Go forth and either integrate this into your existing interpreter/compiler or write a little interpreter just for fun.

Other ideas

What about syntax highlighting as you type? That’s become a popular thing to do these days.

Add undo support with fork!

Do something else after the REPL exits.

Why not use cmd

I found the cmd module midway through this post and thought I might be reinventing the wheel again. But it turns out that cmd.Cmd, while it does provide you with some niceties, does not give anywhere near the same amount of flexibility and also generally requires a static list of commands—the expectation is that you write a bunch of do_X methods. You can sidestep that by overriding onecmd but then you still don’t get multi-line editing out of the box. You can customize the prompt more neatly that overwriting sys.ps1, though.

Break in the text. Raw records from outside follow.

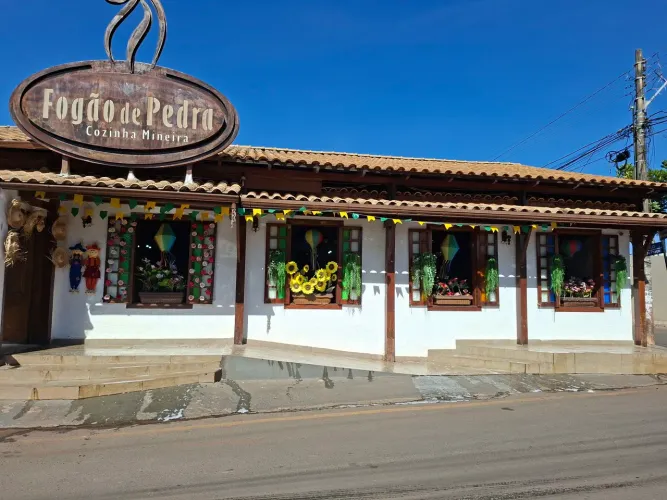 Vaga auxiliar de cozinha restaurante Fogão de Pedra, Vila planalto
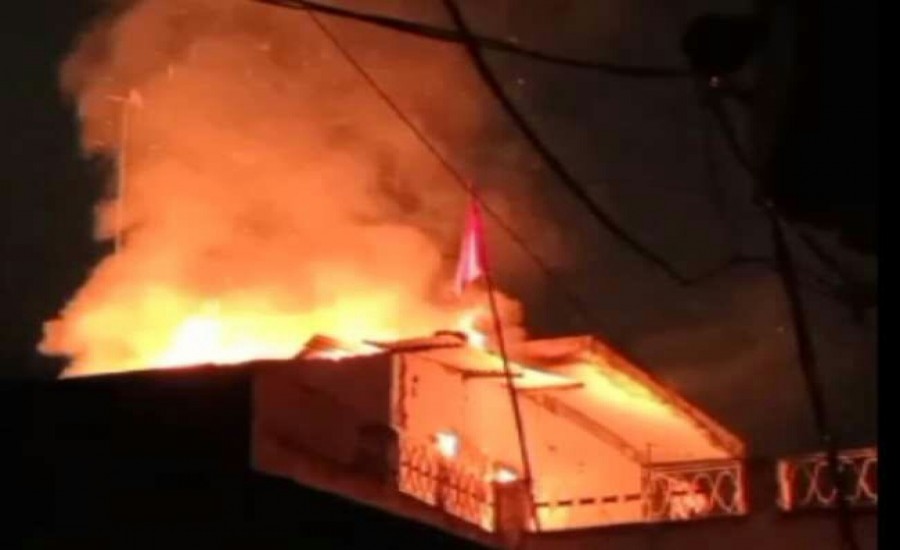 सीतापुर: घनी बस्ती के बीच में चल रही विस्फोटक निर्माण फैक्ट्री में आग, मोहल्ले में मचा हड़कंप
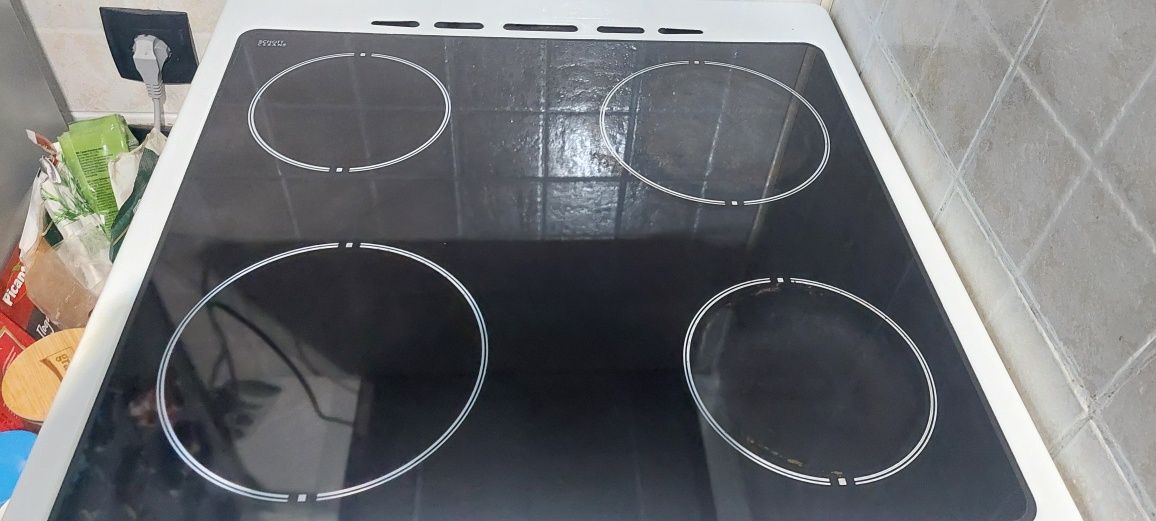Микровълнова фурна Samsung и печка с керамичен плот на Crawn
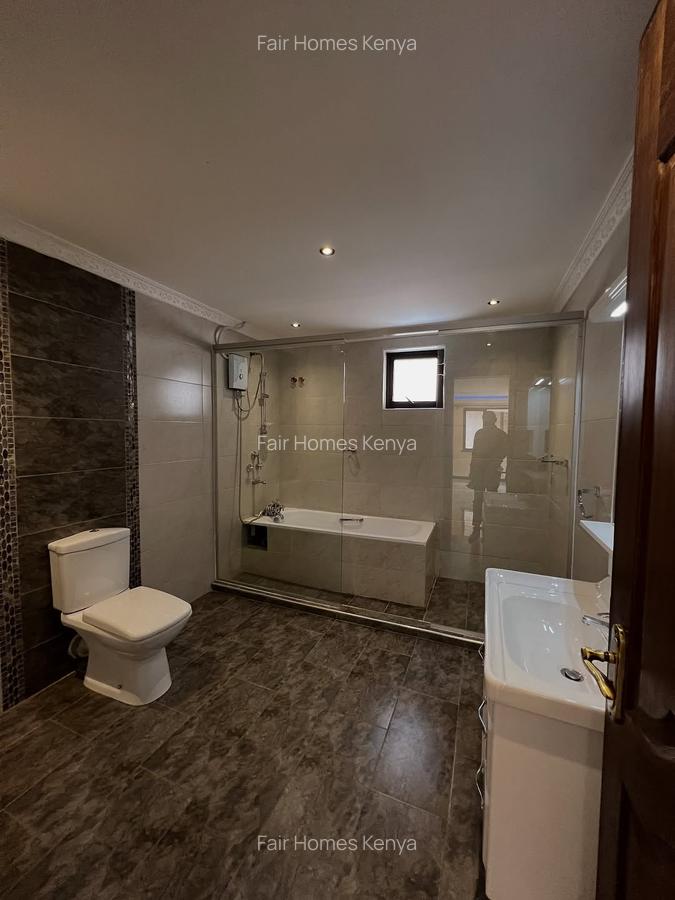 5 Bed Townhouse with En Suite at Kanjata Road - 4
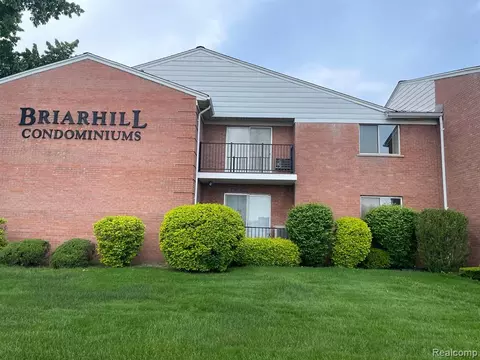 19601 Masonic Blvd #26, Roseville, MI 48066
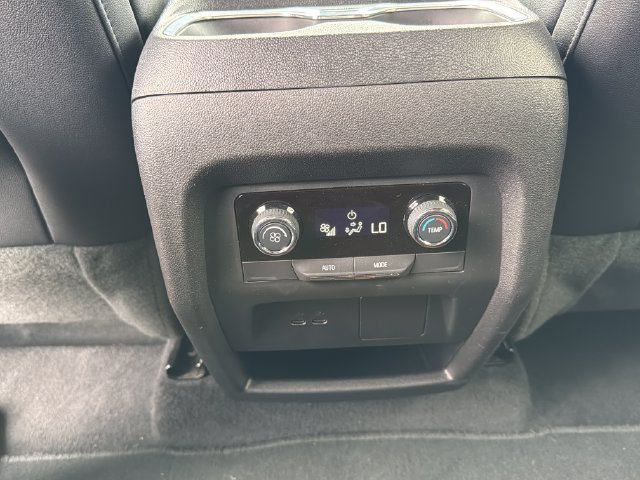 Used 2026 Chevrolet Traverse LT AWD/4WD image 30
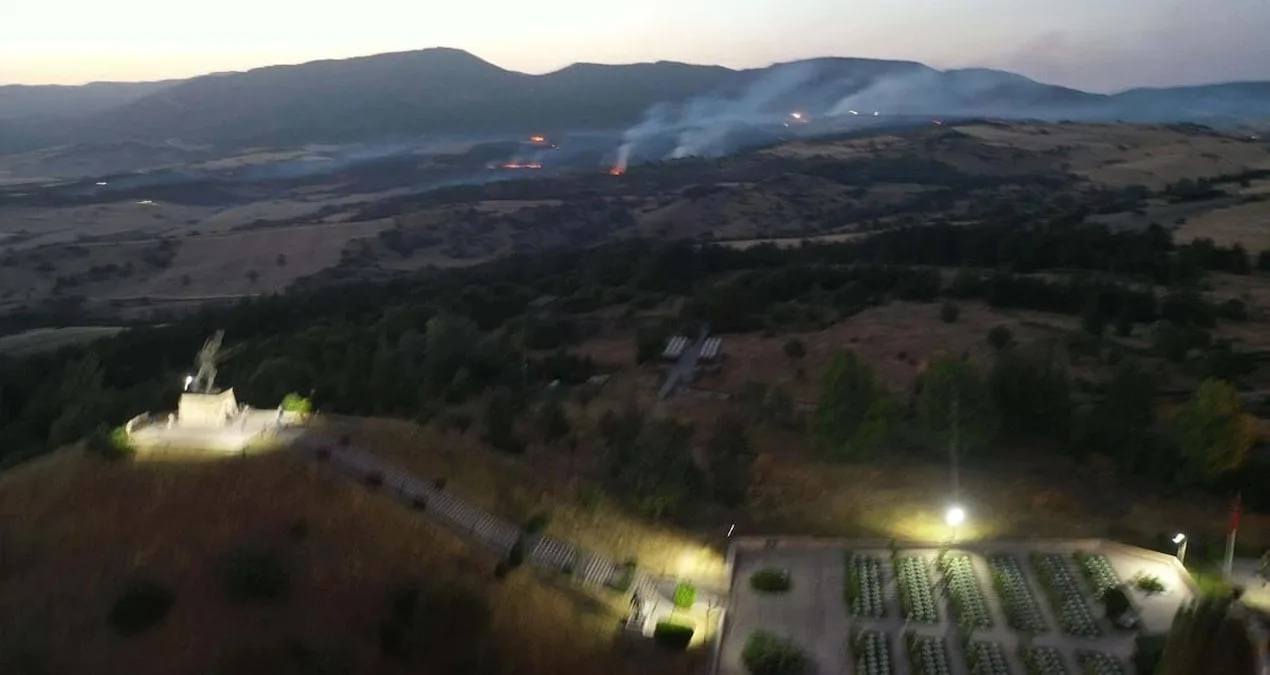 Dumlupınar’da Orman Yangını Kontrol Altında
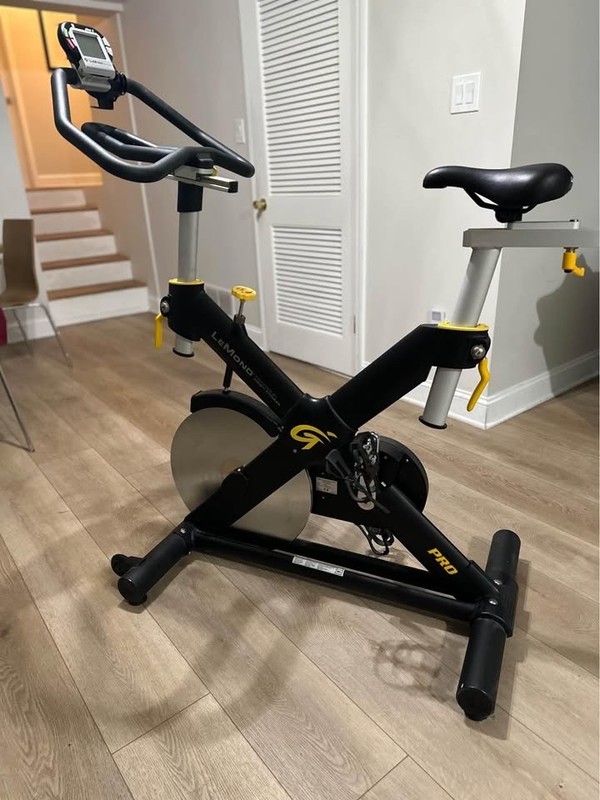 LeMond Exercise Bike, Stationary Bike, Excellent condition, Black and Yellow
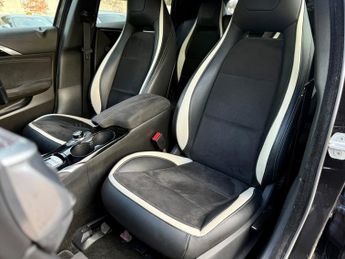 Infiniti Q30 SPORT D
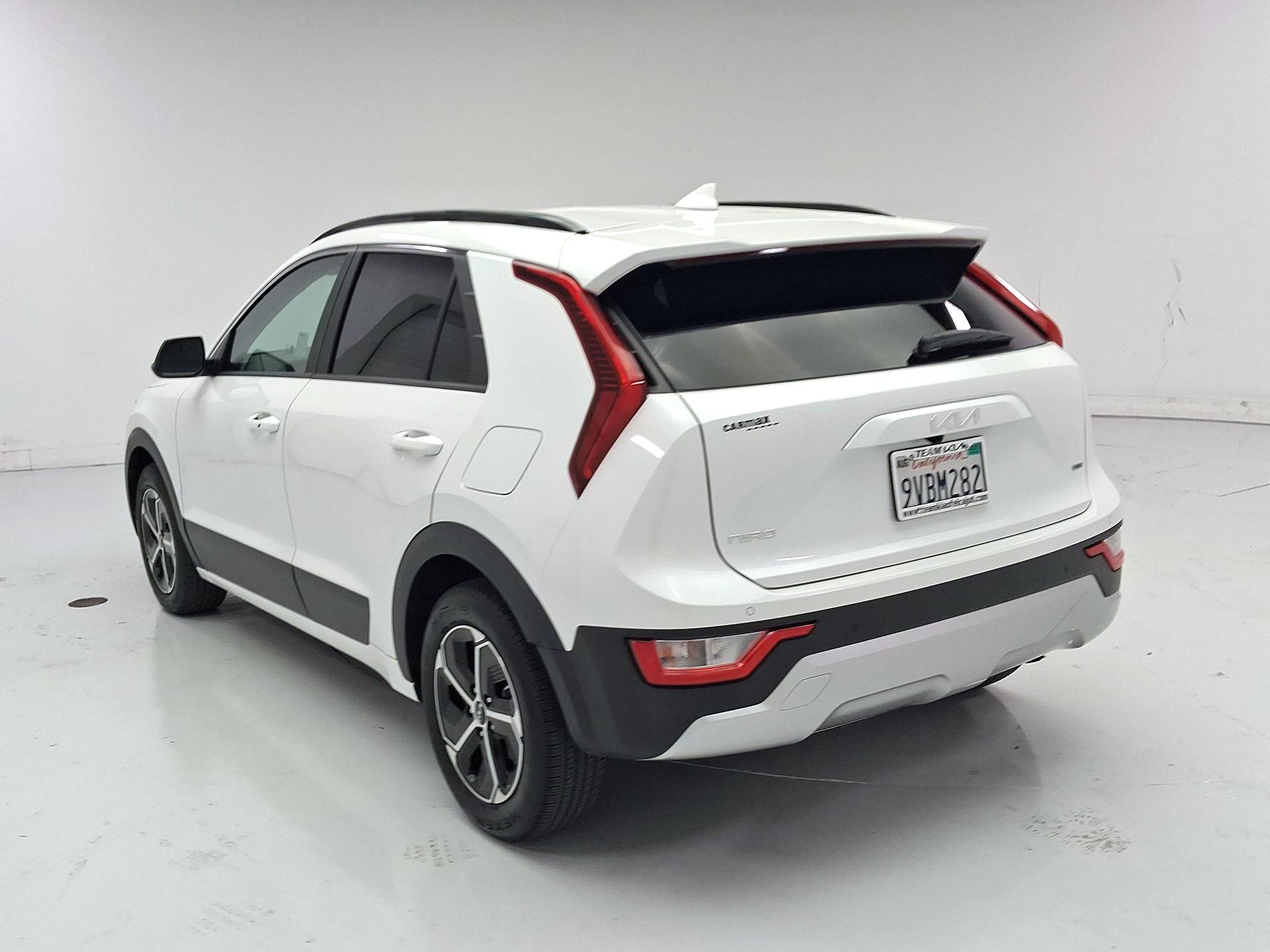 Thumbnail: 2025 Kia Niro - 7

I wonder if it’s possible to make a custom interact in our subclass which is just a copy of InteractiveConsole.interact with its __globals__ replaced to point to hacked-up sys that contains our ps1 and ps2. This is not nice-looking either, but avoids the global patching.

(…some time later…)

Turns out, yes, it’s possible. You can use copy_func from this StackOverflow answer to get this monstrosity:

import copy
import types
import functools


def copy_func(f, globals=None, module=None):
    """Based on https://stackoverflow.com/a/13503277/2988730 (@unutbu)"""
    if globals is None:
        globals = f.__globals__
    g = types.FunctionType(f.__code__, globals, name=f.__name__,
                           argdefs=f.__defaults__, closure=f.__closure__)
    g = functools.update_wrapper(g, f)
    if module is not None:
        g.__module__ = module
    g.__kwdefaults__ = copy.copy(f.__kwdefaults__)
    return g


class MySys:
    def __init__(self):
        self.ps1 = "> "
        self.ps2 = ". "


class Repl(code.InteractiveConsole):
    # ...
    interact = copy_func(code.InteractiveConsole.interact, globals={"sys": MySys()})

Neat? I guess? ↩